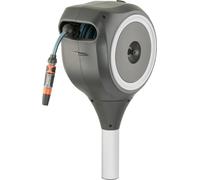 GARDENA 18606-20 RollUp S 15 m Dévidoir de tuyau 15 m 1 pc(s)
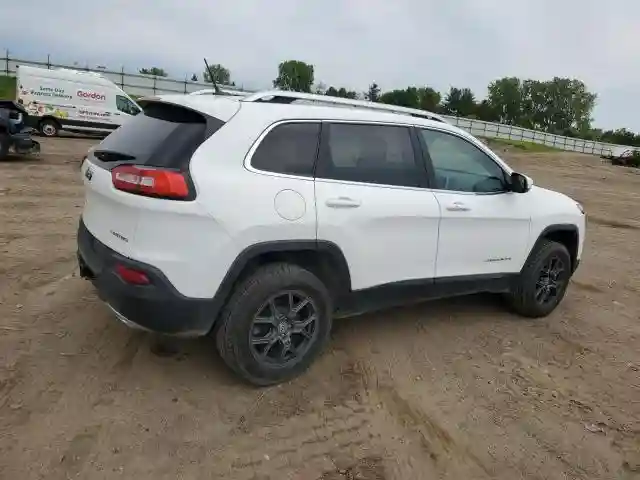 1C4PJMDS6FW613261 2015 JEEP GRAND CHEROKEE-2
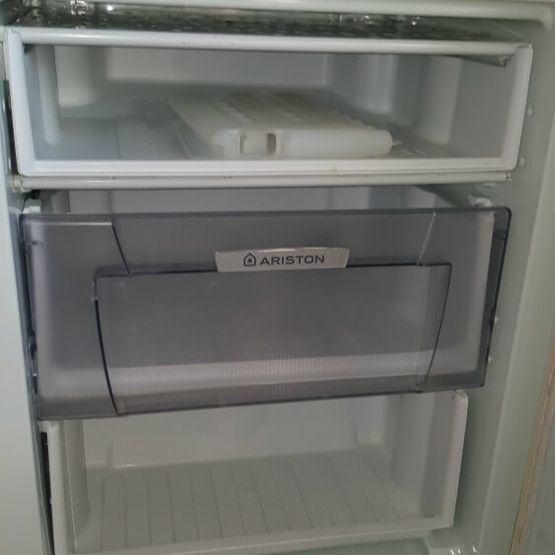 Генеральная уборка холодильника 2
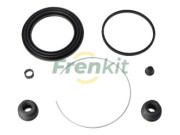 Frenkit 2 * * * 3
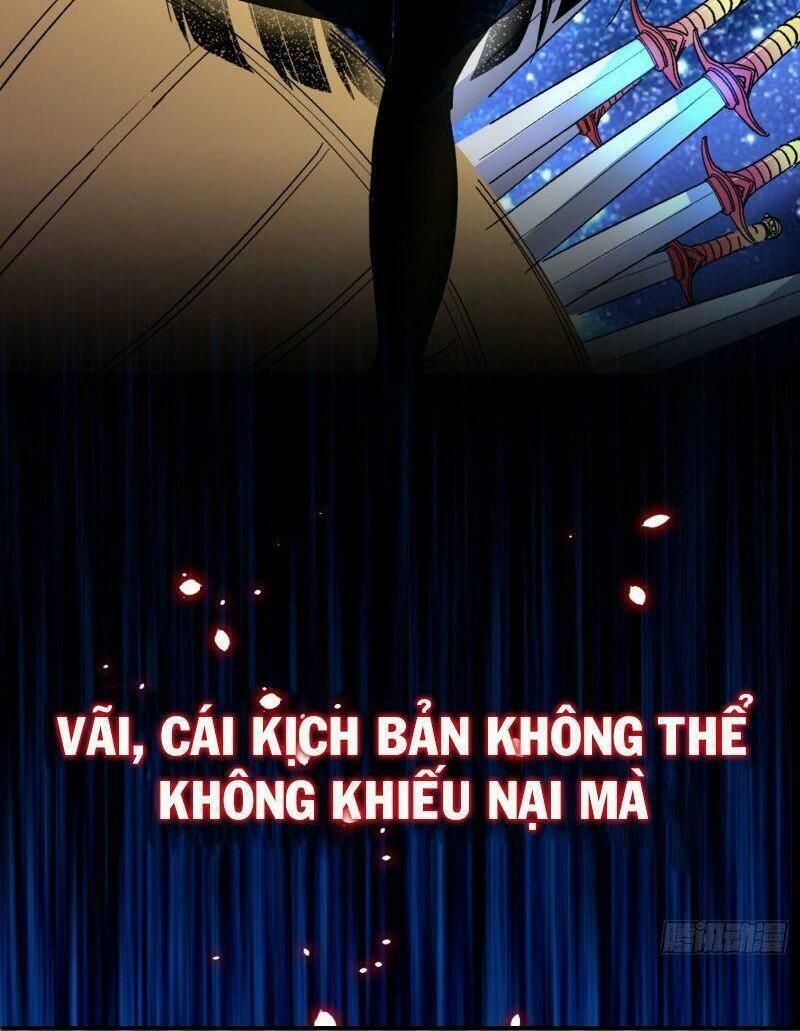 Bị Dạy Dỗ Thành Thánh Chapter 0 - 11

Task to complete: Please pull the caption text from every entry above and copy each one word for word, leaving the pictures out of your answer.

Response for this exercise:
 GARDENA 18606-20 RollUp S 15 m Dévidoir de tuyau 15 m 1 pc(s)
 1C4PJMDS6FW613261 2015 JEEP GRAND CHEROKEE-2
 Генеральная уборка холодильника 2
 Frenkit 2 * * * 3
 Bị Dạy Dỗ Thành Thánh Chapter 0 - 11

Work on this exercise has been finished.